## Tasks
**A.** Transcribe from the text on Strelka the stretch from "Scanner implementation" through "open-source antivirus engine.", keeping every word and mark unchanged.
**B.** Continue the blog post about building a Strelka scanner from the point where it stops, writing the next part of it.

Text: Begin

Simovits

Strelka: Let us build a scanner

In this blog post, we’ll go through some information about Strelka and later on we’ll create a new scanner for Strelka.

Disclaimer

The code and integration of this solution isn’t battle tested. This setup is mainly a guide for building and adding functionality to the Strelka solution. Use this at your own risk.

Introduction to Strelka

Strelka[1] is a modular data scanning platform, allowing users or systems to submit files for the purpose of analyzing, extracting, and reporting file content and metadata. The Strelka platform is inspired by the Lockheed Martin’s Laika BOSS [2] solution.

What Strelka Actually Does

Strelka is a file analyser framework. The system runs in a docker environment. Strelka’s purpose is to perform file extraction and metadata collection at enterprise scale. Let us go through the flow how a file scan is handled in Strelka:

The Initial Tasting

First, Strelka runs what it calls ”taste” YARA rules against your file. This is its first phase. These specialized rules help Strelka quickly determine the file type, regardless of extension or header tricks malware might use. This ”tasting” happens in the taste.yara file and is configured in backend.yaml. This file contains signatures about file types for example the MZ header and an BMP-file:

The result then adds a tag for the file type for the scanners to read.

The Scanner Selection

Based on this initial identification, Strelka dynamically selects which specialized scanners to run. It maintains a catalogue of over 50 scanners for common file types for example:

The scanner’s then have the possibility to read the MIME type or the tags that the initial file identifying step runs.

The Recursive Dive

When Strelka spots a container file like a ZIP or email, it doesn’t just analyse the container, it extracts every embedded file and puts each one back through the entire analysis pipeline.

The Pattern Recognition with YARA

Finally, Strelka applies its full YARA ruleset to identify known malicious patterns. Unlike antivirus signatures that look for exact matches, these rules can spot techniques and behaviours.

The Final Report

The final output of the Strelka run is a JSON output. The Strelka could be used in a process for file scanning for example Security Onion uses Strelka [3] for analysing files from that got extracted from Zeek or Suricata.

Strelka also provided an UI, so it’s possible to analyse files by uploading a file to a UI and see the result.

Scanner implementation

Why Add ClamAV to Strelka?

This is a perfect implementation to learn how to build Strelka scanners and add the capability of integrating an Anti-virus scanner. ClamAV[4] is an open-source antivirus engine.

Text: End
Data shown: Begin

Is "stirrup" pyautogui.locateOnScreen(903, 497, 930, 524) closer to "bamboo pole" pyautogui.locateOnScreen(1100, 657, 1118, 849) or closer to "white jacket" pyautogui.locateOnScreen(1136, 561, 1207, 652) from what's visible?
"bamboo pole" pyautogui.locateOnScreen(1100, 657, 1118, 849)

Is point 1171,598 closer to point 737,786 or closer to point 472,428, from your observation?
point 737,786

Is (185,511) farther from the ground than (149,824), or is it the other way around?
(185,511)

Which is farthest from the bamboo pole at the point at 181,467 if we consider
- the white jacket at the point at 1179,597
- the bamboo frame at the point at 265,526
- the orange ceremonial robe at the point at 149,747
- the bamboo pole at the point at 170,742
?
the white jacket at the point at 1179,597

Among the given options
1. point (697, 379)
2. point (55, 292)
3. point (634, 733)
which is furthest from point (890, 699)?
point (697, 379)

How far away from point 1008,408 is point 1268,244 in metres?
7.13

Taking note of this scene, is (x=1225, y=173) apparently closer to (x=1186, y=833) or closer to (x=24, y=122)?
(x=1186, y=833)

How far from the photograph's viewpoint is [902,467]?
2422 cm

Data shown: End

## Solved tasks
**A.**
Scanner implementation

Why Add ClamAV to Strelka?

This is a perfect implementation to learn how to build Strelka scanners and add the capability of integrating an Anti-virus scanner. ClamAV[4] is an open-source antivirus engine.

**B.**
Building a ClamAV Strelka Scanner

Here’s our implementation of the ClamAV scanner for Strelka, in this solution we’re using the clamav-client [5]. This should be added to the folder src\python\strelka\scanners and be named for example scan_clamav.py. Also, we’re running the ClamAV as a separate container and making use of the possibility to connect to the TCP socket of clamd. See, the configuration of this container in the later part. The clamd daemon listens for incoming connections on Unix and/or TCP socket and scans files or directories on demand. Clamd is an optional feature of ClamAV providing local or remote host access to ClamAV’s scanning engine through the clamd protocol.

import os
import time
import tempfile

from clamav_client import get_scanner
from clamav_client.clamd import BufferTooLongError, CommunicationError

from strelka import strelka


class ScanClamav(strelka.Scanner):
    """
    Scans files with the ClamAV antivirus daemon.
    
    Options:
        host: Hostname for ClamAV daemon connection.
            Defaults to 'clamav' as defined in the docker-compose.
        port: Port for ClamAV daemon connection.
            Defaults to 3310.
        max_bytes: Maximum number of bytes to scan.
            Defaults to 20000000 (20MB).
        include_passed: Include clean results in output.
            Defaults to False.
        tempfile_directory: Directory for temporary files.
            Defaults to '/tmp/'.
    """

    def scan(self, data, file, options, expire_at):
        """
        Scans the file data with ClamAV.
        """
        start = time.time()
        self.event = {}
        self.flags = []

        # Get configuration options
        host = options.get("host", "clamav")
        port = options.get("port", 3310)
        max_bytes = options.get("max_bytes", 20000000)
        include_passed = options.get("include_passed", False)
        tempfile_directory = options.get("tempfile_directory", "/tmp/")
        
        # TCP address format
        address = f"{host}:{port}"

        try:
            # Initialize scanner
            try:
                scanner = get_scanner({
                    "backend": "clamd",
                    "address": address,
                    "stream": True,
                    "timeout": 60.0,
                })
                
                # Check scanner connectivity
                scanner_info = scanner.info()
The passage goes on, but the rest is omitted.